Tuesday, July 03, 2007

Democratization of Credit... and some Skinemax Talk

After the shitstorm of a recession this country has in '08 (I predict a recession like the one in the early '80s), there are going to be many changes in the credit industry. Rationale might enter the banking world once more. At Cornell, one of my economics professors talked about the democratization of credit that happened in the 1980's. This affected how loans were awarded, interest rates set, and everyone's favorite, how credit cards became ubiquitous. Here's a bunch of links: read here, a bit delusional here, enjoyed this here, good read here. This breaking down of barriers made a lot of loans available to people who previously would have been denied based on race, gender, etc etc. Yes, everyone should have been given a fair shake at opportunities at credit, but like one of these articles, I think the financial industry took it one step too far. Let's open the door to everyone and drown them in offers. No way would a bank want to push a line of credit with APR wildly higher than the overnight lending rate?!?!?! No, that's just hogwash.

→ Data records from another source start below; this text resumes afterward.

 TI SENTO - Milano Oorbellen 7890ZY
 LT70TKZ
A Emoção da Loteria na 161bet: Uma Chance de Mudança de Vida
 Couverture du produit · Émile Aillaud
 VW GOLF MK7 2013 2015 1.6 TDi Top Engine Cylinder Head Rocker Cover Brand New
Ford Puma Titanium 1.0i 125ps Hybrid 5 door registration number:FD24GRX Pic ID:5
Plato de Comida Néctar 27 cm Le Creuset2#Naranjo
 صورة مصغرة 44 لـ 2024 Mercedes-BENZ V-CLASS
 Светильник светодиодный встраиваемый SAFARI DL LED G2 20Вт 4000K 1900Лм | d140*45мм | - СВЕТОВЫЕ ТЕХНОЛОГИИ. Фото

Read this wonderful article in the NY Times and let me know if you think people have been properly educated about credit, debt, risk, etc. This is how we have gotten into this housing mess, too much debt on too little income (add to that free money with negative real interest rates, America's obsession with size, and fraud at all levels of the real estate industry). The money quote/item is this one:

"According to Mr. Morris, Mr. McKinnon said those troubles could vanish. Equitable would arrange for someone else to buy the house — temporarily, as it was explained to him. In return, Mr. Morris would receive $20,000 in cash and someone else would make monthly payments while he and his grandfather lived there for a year."

This guy then acted surprised that the company stripped away his equity and his house is now in danger again. He'd be a fool to pass on it he thought. Uhhh, if you see a $100 bill lying on the ground, don't bother picking it up, if it were real, it would be gone by the time you saw it. My question is "how do you fall behind in payments or not make ends meet when you get $20K in cash and don't have to pay any rent/mortgage? Stories like this are trickling out of the forest, and soon enough the MSM will have to pick up on it or they will be stampeded by the fools who did not read papers they signed and the jerkwads who chased them. I've got a solution for this though that will scare the bejeezus out of anyone afraid they can't take on a debt.

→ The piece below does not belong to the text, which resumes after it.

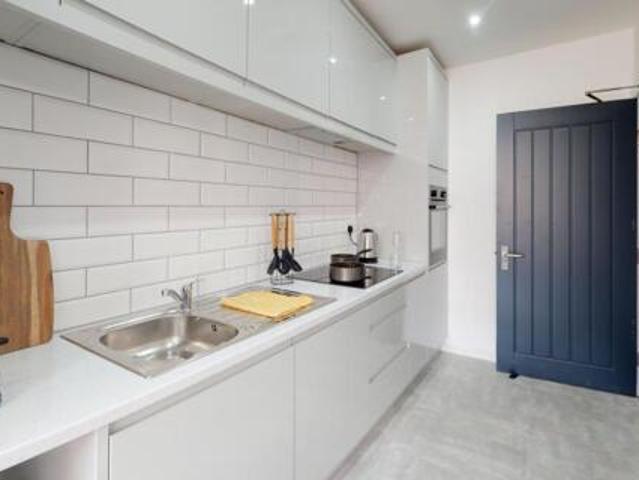 House for rent in Birkenhead, Wirral
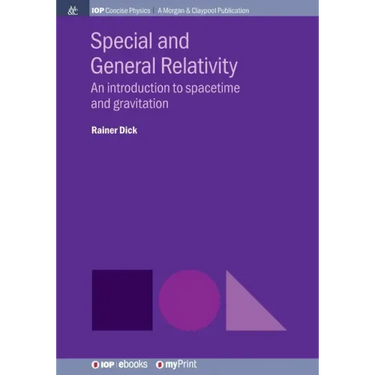 Special and General Relativity: An introduction to spacetime and gravitation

Let's bring back Debtor's Prisons. I'm serious. Is Suzy Spend-a-lot going to max her 3rd credit card out if she knows she has to do time in a prison if she does not pay? Not all bankruptcies are alike, so we'd set some guidelines up like bankruptcies due to medical bills/job loss are excluded (a decent chunk of BK). Maybe mix in some soft labor cleaning up beaches, parks, public grounds, working in schools, or working sanitation. Now maybe we could allow governments: local, state, Fed to bid on the debt to get use of the person while in jail. I am libertarian and dislike the idea of public funds going to a company that made a bad loan, but if we directly turn this govt money (tax) into a project for the good of all, it is a direct use of tax money. Like a reverse user fee. I'm grasping for straws here.

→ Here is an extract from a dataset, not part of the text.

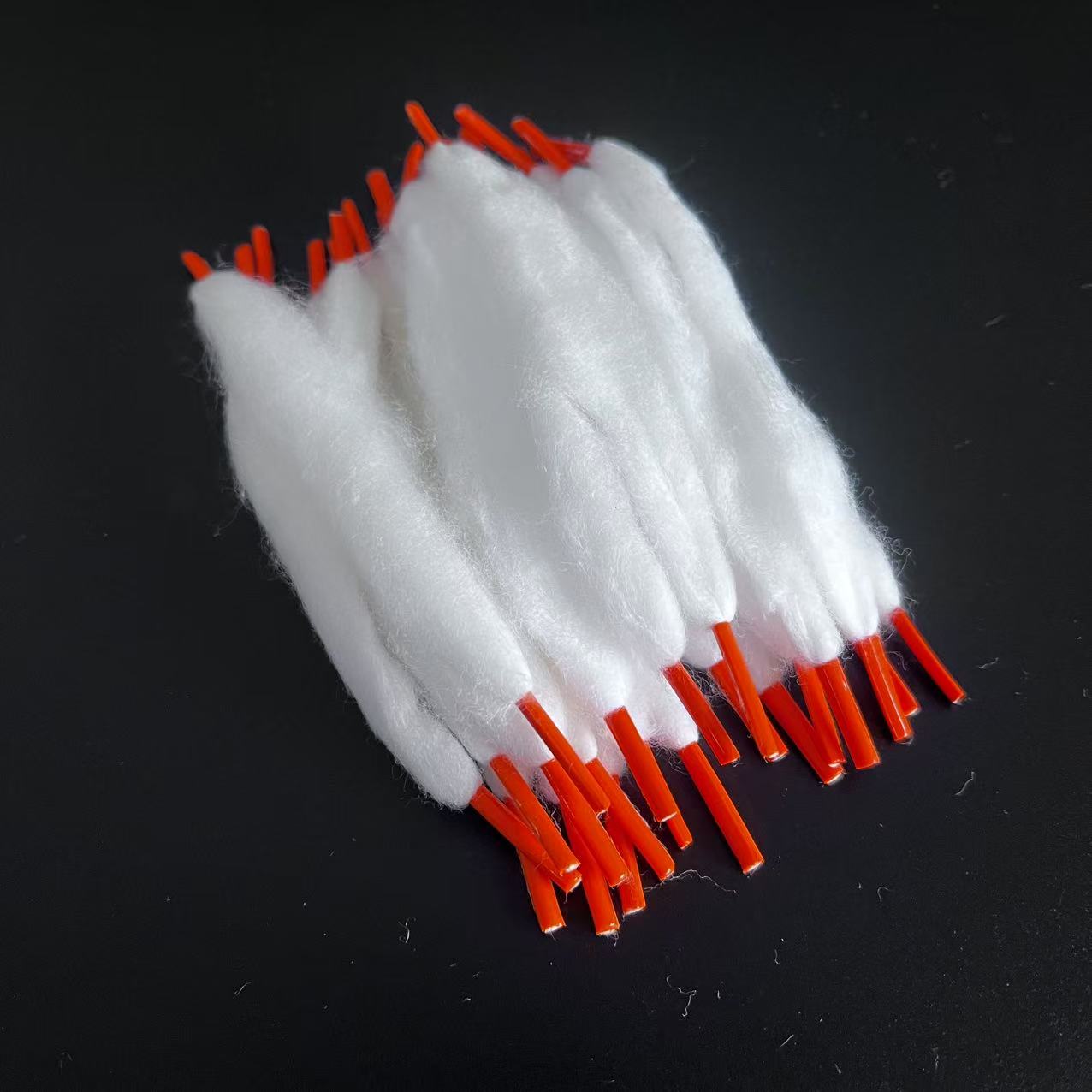 Original 20pcs Organic Cotton  - огляд і ціна Cotton Wick Organic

Let me get to Skinemax. I was checking some new Skinemax stuff out there, and it just wasn't that great. The girls were not spectacular, production quality was awful even if it was digital, and the acting was ten notches below Shannon Tweed in Scorned. The movies also use the same 4 girls. As a youth, I remember staying up til 1am to maybe see some '80s classics on late or catch a Tweed film. The problem might be the Internet making porn so easy to access, that those companies producing cheese movies just aren't trying anymore. Shame on you soft core producers.